It's surprising that Friday night's Lower East Side show was The Slip's first appearance at Tonic. The House of Zorn, laboratory for Ribot and Medeski, has an ethos that speaks to the heart of the trio's music, and the gig was a meeting, too long in coming, of the weighty yet soaring sounds and the brick, plaster and high ceiling. A fantastic show from start to finish, it was the first of two sold out nights in NYC, and the band glowed on stage, producing two sets of music tied together by a deep, golden tone. The first set featured the new instrumental pair of Moderate Threat > Cowboy Up unveiled at the Halloween gig. There is a fun, quirky 50's Rock n Roll section in there somewhere, another example of how The Slip is able to allude explicitly to genres while maintaining their own vision and sound. A nice Even Rats with solid swells of energy preceded an intensely cultivated Paper Birds, replete with sonic intricacies and curly cues.

A thinned crowd returned for the night's second foray into the fog, an excursion that trumped the already deep probing of the music previously produced. Proud's climb to a chorus brought the set to a high plateau right away, and set the groundwork for a popping, shiny, swirling intro to Fear of Falling.

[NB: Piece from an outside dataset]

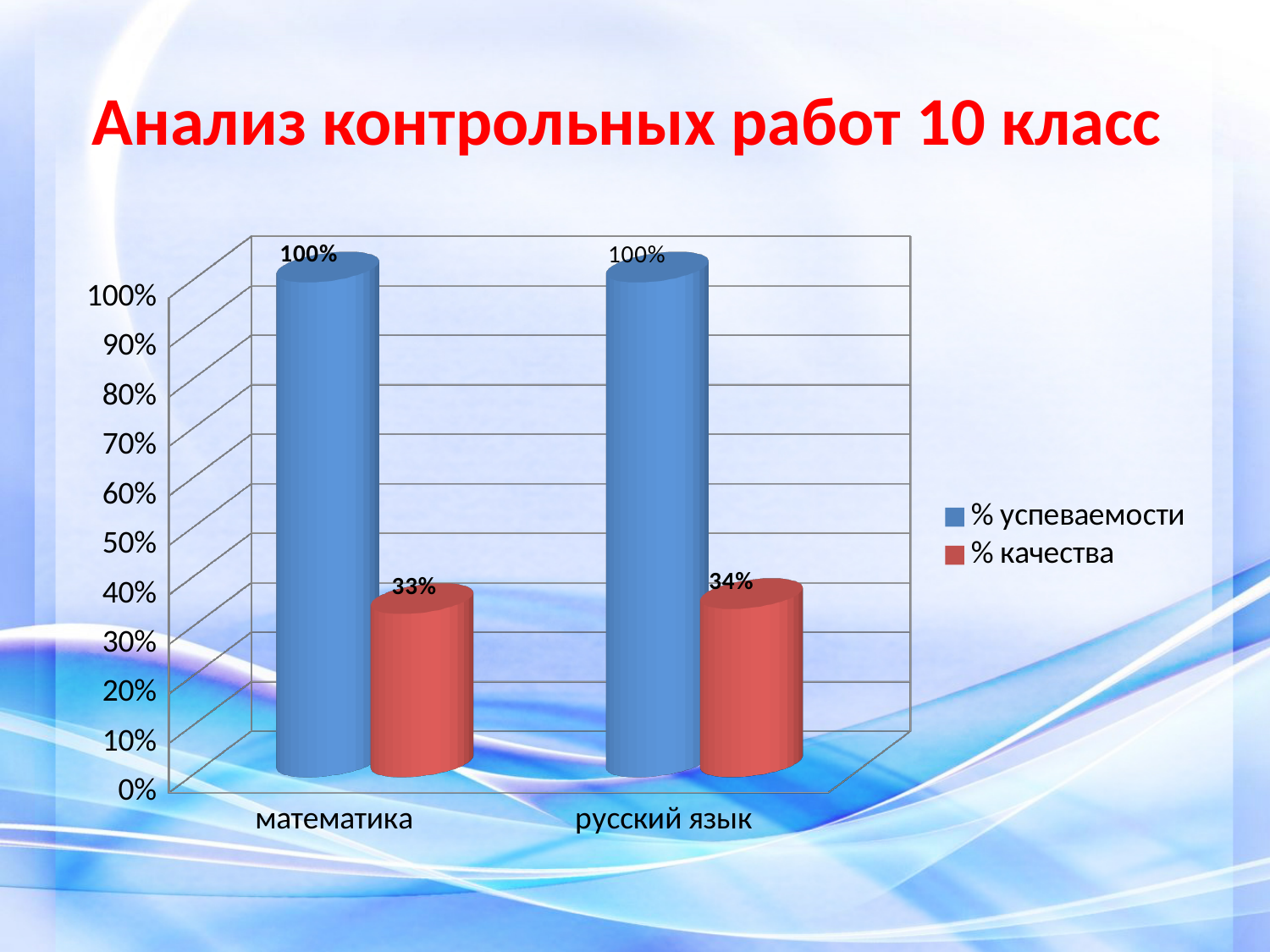
How many series does the legend list? 2 What is the % успеваемости value for русский язык? 100% How many subjects are shown on the x axis? 2 What is the difference between % успеваемости and % качества for математика? 67% What is the difference between % успеваемости and % качества for русский язык? 66% Which colour represents % качества in the legend? red Which subject has the higher % качества? русский язык What kind of chart is shown on the slide? bar chart What is the % качества value for математика? 33% What is the % качества value for русский язык? 34% What is the % успеваемости value for математика? 100% Is the % качества value for математика greater or less than 50%? less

Political discourse and Brad's sense of pendulums, weight and defeat colored the shuffle back of Old George- also shouts at Cheney, Halleburton and waving that pistol around.

Back to the instrumental work, the trio hit with Fuji- an expansive, breathtaking version with an extended barrage of concussive blasts and rending shrapnel- something akin to the Yellow Medicine at Northampton, but smoother, more refined and maybe more frightening. The peak having been surmounted, the band hit a late show stride with December's Children. The bustling energy of the song gave was to a warm, nubile jam, winding lower and lower- the trembling press of the slowest sex. That vibe resurfaced during the exiting jam of If One of Us; in fact, both songs followed the same vague trajectory, even if their presence and ornamentation differ so.

The heat and heft of the show, the transcendence, could be epitomized by any number of tunes, any of the tunes really, so focused and consistent was the performance. Yet somehow the tone was more concentrated, dense, in the Cumulus encore- a grinding, throbbing dub space- a perfectly hazy way to end the night and disperse the revelers with struts and smiles.